Mine invariants from the codebase: this field is always positive, this transition is always gated by a payment, this workflow always ends in an audit log. Each invariant becomes a constraint the agent (or the human) must satisfy.

The first step is what most modern SAST products call a "code property graph", or a knowledge graph. Building one is hard. Walking it is harder. But it is the only honest way to answer "is this finding real" without making a security engineer read your entire codebase.

The 12 that survive all three filters are the ones worth a Jira ticket. The 1,235 that did not survive are not "false positives" in any moral sense; they are syntactic patterns the scanner could not rule out without a graph. If your scanner does not have a graph, you get the full 1,247 every Monday.

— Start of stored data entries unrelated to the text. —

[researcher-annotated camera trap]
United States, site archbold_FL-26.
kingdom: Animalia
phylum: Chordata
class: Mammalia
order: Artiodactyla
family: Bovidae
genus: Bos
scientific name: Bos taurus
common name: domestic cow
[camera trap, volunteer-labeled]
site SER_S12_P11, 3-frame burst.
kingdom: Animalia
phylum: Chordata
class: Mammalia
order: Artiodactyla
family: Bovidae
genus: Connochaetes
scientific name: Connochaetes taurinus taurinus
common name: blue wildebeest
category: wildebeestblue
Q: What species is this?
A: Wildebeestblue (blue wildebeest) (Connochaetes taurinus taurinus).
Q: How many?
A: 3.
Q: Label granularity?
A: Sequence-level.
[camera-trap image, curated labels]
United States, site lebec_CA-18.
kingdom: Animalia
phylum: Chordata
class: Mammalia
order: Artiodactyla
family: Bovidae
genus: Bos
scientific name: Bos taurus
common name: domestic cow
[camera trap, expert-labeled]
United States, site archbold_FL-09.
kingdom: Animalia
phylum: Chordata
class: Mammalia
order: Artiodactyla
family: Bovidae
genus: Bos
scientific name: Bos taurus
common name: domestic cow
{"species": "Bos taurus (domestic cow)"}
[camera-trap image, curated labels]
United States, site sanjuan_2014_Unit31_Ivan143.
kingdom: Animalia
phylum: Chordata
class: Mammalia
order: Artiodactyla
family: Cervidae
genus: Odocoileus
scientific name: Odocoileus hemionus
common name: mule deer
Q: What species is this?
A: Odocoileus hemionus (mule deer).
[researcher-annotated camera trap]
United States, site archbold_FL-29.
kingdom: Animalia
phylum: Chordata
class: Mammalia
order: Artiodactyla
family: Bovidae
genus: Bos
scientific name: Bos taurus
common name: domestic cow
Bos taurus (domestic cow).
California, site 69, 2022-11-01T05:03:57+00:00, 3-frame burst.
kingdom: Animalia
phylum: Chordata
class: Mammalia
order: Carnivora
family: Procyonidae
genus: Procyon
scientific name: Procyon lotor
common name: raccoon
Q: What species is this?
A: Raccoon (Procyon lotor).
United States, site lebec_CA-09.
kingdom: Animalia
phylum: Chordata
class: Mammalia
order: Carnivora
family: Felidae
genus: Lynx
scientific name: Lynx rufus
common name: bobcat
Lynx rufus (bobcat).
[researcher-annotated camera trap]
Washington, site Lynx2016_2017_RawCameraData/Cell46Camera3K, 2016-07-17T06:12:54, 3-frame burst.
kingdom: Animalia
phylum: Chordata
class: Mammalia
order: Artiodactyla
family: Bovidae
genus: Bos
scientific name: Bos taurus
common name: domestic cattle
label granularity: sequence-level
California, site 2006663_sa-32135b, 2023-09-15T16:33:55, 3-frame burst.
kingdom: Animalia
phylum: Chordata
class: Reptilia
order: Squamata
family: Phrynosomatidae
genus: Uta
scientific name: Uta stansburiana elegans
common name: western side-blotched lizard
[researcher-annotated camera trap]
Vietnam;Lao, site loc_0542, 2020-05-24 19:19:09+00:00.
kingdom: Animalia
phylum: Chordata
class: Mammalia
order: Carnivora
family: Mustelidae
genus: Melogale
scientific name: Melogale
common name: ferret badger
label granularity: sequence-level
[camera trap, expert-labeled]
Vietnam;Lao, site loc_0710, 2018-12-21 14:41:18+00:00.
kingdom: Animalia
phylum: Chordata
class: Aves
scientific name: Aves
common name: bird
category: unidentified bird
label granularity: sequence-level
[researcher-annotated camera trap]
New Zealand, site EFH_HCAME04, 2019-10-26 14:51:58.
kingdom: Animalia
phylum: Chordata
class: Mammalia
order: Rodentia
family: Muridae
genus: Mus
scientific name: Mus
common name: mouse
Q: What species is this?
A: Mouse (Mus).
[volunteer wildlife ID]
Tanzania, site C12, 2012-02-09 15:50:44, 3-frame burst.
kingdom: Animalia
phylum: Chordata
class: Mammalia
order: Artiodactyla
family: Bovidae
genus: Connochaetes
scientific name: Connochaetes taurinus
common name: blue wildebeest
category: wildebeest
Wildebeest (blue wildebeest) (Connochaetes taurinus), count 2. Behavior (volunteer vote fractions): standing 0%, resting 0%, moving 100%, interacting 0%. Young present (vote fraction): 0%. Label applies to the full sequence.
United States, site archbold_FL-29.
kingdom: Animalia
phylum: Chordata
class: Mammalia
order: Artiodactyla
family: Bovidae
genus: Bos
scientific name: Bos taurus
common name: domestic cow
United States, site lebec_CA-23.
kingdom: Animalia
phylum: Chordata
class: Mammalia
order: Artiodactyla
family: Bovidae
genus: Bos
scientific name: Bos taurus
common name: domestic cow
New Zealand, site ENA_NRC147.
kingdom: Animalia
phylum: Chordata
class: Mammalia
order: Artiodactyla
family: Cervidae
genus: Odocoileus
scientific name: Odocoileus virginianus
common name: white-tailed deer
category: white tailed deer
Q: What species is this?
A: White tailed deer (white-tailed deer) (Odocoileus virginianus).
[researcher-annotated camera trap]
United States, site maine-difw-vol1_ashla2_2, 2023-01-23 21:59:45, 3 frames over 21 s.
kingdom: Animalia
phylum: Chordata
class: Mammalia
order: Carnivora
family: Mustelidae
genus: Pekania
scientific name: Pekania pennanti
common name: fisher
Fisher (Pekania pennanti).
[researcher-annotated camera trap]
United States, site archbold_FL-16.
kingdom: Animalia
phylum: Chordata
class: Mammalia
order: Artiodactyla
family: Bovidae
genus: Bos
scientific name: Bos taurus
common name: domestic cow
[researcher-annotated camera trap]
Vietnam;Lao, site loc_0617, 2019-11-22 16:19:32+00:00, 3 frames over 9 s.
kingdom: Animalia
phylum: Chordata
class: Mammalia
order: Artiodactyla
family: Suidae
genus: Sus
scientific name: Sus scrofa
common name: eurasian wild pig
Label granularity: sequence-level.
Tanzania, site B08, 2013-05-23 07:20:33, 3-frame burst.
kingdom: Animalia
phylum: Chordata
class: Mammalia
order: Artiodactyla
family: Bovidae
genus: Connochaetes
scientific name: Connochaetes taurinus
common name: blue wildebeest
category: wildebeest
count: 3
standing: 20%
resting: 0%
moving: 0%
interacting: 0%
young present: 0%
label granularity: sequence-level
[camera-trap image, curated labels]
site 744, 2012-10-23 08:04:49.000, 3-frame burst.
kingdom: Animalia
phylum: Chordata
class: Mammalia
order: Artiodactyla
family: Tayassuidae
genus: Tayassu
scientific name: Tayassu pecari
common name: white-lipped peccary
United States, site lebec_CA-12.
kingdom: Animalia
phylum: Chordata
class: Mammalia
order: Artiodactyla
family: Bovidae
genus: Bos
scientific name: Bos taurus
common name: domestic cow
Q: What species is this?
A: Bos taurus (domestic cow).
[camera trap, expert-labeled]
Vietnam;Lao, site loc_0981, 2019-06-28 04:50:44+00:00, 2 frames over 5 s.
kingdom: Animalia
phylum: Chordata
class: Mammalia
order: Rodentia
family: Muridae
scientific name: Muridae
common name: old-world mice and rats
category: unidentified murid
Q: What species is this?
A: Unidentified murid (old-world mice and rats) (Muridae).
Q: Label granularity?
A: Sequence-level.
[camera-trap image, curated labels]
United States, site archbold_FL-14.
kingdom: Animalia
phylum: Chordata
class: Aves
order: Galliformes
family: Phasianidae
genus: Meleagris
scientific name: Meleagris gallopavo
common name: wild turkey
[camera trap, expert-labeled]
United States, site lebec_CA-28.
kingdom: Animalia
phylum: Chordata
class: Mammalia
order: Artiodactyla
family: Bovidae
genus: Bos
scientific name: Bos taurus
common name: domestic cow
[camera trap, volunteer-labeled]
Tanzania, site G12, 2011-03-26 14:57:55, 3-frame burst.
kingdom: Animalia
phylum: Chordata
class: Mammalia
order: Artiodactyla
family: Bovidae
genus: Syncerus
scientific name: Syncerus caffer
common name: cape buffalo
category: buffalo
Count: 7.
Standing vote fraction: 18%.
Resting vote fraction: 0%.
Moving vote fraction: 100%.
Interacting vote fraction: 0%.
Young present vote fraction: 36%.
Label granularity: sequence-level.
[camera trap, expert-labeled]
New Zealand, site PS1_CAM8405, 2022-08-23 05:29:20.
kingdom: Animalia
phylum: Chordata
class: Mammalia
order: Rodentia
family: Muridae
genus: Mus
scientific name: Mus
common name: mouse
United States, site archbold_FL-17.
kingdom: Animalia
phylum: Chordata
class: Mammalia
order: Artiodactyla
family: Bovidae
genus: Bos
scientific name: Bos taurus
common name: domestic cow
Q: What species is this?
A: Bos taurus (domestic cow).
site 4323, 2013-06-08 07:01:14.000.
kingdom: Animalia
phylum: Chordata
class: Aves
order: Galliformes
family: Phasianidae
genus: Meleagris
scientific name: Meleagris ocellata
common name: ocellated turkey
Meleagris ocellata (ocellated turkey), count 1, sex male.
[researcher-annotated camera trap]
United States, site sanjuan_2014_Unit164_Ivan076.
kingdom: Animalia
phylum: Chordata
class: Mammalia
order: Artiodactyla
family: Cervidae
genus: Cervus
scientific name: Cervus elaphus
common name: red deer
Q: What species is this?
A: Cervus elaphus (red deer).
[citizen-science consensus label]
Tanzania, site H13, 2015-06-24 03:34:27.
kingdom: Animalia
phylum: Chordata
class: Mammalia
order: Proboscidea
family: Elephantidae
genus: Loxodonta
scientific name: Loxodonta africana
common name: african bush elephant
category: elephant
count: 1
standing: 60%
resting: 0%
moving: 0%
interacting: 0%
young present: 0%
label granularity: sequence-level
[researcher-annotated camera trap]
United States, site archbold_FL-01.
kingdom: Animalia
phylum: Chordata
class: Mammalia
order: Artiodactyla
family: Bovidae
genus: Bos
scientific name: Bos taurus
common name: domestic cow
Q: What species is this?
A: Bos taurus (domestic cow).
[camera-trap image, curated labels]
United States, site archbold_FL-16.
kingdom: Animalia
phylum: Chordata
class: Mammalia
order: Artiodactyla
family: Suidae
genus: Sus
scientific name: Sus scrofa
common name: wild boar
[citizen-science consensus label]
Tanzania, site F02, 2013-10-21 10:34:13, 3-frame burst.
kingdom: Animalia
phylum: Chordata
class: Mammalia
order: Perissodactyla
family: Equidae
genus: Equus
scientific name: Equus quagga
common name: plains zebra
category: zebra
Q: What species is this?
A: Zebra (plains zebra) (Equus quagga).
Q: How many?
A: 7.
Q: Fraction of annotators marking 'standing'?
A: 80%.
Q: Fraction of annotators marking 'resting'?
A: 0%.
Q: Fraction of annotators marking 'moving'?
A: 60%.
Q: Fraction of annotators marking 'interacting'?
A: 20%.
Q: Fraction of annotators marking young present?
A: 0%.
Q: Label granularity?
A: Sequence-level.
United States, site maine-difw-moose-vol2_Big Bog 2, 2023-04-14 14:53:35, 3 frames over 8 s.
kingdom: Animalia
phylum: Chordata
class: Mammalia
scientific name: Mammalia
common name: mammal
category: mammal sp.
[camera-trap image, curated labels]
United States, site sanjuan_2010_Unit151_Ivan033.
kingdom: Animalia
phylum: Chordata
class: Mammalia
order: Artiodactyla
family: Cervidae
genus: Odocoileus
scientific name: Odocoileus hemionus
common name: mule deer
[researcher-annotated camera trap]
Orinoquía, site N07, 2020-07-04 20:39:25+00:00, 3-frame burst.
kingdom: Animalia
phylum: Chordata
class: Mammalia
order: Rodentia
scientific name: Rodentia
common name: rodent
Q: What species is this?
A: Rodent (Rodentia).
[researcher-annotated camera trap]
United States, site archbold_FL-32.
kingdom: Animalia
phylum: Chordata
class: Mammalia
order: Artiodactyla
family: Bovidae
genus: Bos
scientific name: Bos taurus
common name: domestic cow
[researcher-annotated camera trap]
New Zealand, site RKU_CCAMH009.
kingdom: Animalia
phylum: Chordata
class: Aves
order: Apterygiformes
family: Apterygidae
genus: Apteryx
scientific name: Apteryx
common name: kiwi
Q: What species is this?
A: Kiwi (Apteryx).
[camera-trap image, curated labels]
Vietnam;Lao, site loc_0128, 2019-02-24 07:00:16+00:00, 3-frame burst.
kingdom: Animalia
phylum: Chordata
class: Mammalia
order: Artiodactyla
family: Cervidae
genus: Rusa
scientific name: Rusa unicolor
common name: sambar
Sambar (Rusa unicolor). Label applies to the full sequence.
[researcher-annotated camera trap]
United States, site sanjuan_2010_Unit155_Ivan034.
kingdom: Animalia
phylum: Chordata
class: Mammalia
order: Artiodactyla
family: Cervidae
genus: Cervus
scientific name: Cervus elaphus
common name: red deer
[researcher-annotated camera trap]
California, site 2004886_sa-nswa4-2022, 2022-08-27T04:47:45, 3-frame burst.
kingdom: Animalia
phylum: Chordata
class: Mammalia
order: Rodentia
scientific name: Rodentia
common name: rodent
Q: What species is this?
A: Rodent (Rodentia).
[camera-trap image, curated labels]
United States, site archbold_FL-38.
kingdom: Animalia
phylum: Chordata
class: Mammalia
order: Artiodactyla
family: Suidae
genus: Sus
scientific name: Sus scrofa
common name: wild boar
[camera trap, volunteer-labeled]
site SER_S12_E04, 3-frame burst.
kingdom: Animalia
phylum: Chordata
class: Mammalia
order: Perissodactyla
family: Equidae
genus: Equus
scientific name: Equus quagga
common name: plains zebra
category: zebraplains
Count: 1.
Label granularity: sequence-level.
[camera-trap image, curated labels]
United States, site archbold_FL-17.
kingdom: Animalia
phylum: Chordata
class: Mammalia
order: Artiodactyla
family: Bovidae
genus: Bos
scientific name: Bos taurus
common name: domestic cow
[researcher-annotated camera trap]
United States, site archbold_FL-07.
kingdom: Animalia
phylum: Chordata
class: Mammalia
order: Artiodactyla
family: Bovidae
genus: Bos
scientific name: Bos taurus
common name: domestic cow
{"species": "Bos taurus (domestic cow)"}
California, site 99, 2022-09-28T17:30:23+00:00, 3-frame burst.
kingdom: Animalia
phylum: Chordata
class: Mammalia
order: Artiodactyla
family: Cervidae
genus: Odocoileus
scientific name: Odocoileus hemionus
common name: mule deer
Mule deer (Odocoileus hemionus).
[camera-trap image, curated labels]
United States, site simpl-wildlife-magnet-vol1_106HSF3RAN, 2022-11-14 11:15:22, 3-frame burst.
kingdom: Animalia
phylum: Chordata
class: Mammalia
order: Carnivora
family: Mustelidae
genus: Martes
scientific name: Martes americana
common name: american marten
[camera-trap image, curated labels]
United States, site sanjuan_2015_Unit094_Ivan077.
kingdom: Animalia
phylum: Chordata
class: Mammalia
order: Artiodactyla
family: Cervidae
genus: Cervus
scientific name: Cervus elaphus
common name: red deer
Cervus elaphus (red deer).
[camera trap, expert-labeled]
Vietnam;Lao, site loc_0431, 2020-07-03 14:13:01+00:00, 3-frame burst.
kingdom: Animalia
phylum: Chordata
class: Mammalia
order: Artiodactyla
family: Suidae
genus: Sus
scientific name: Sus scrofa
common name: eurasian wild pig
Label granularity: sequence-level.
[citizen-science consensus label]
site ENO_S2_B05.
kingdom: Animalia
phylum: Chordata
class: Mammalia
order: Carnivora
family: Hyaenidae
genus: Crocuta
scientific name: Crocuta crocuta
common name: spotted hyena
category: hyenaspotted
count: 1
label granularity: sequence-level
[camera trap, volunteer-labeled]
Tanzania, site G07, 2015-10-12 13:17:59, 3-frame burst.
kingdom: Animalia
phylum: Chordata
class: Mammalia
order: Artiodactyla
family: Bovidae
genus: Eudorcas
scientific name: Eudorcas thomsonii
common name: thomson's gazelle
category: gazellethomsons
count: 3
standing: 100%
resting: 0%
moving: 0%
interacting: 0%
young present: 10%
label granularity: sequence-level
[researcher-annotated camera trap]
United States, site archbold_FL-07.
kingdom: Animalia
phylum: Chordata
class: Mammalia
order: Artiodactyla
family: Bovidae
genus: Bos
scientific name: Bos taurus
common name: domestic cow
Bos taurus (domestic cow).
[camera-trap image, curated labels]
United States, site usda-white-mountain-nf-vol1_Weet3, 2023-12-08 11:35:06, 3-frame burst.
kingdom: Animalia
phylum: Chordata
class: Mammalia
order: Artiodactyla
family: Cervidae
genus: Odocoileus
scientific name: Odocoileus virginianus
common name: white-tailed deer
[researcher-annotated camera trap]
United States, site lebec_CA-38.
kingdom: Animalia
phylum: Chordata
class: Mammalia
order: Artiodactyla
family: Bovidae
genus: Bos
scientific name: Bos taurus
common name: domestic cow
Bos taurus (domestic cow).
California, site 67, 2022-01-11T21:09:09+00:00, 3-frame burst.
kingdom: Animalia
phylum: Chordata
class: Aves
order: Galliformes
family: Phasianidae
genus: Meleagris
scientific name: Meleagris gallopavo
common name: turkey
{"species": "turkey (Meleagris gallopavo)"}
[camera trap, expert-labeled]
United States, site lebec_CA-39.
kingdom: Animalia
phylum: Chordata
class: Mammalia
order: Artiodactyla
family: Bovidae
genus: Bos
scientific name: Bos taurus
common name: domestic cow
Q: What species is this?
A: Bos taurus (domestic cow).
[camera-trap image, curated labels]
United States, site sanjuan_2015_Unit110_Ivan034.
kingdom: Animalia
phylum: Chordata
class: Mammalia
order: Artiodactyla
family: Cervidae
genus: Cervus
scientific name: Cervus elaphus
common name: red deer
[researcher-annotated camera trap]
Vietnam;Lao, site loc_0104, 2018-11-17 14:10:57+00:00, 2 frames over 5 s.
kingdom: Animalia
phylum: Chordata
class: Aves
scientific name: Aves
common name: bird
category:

Why this matters more in 2026 than it did in 2022

In 2022, the 1,247-finding report was annoying. A security engineer triaged it slowly, nobody enjoyed it, but the codebase grew at human pace and so did the queue.

In 2026 the codebase grows at agent pace. AI coding agents now write a meaningful share of every line that lands in production. They produce code in patterns the agent recognises, not in patterns the security engineer recognises. The 1,247 number scales with the velocity of writing, not with the velocity of triage.

You have two options. Either the analysis gets dramatically smarter (graph-based, filtered by reachability and exploitability and business logic before findings are emitted) or the queue eats you. There is no third option where a human reads it all.

A small footnote

We built CybeDefend around this idea. The architecture is a code knowledge graph plus a business-logic mining layer (we call it BLSA) plus an inline interface so the analyser runs while the agent is writing, not after the merge. If you read this far and want to see the same three filters running on your own repo, the install-free path is the fastest read on what your real backlog looks like; thirty minutes from clone to the first verdict, no card required.

The number on the report is not the number of bugs. It is the number of patterns the scanner could not rule out without doing more work. The teams that win are the ones whose scanner does the work.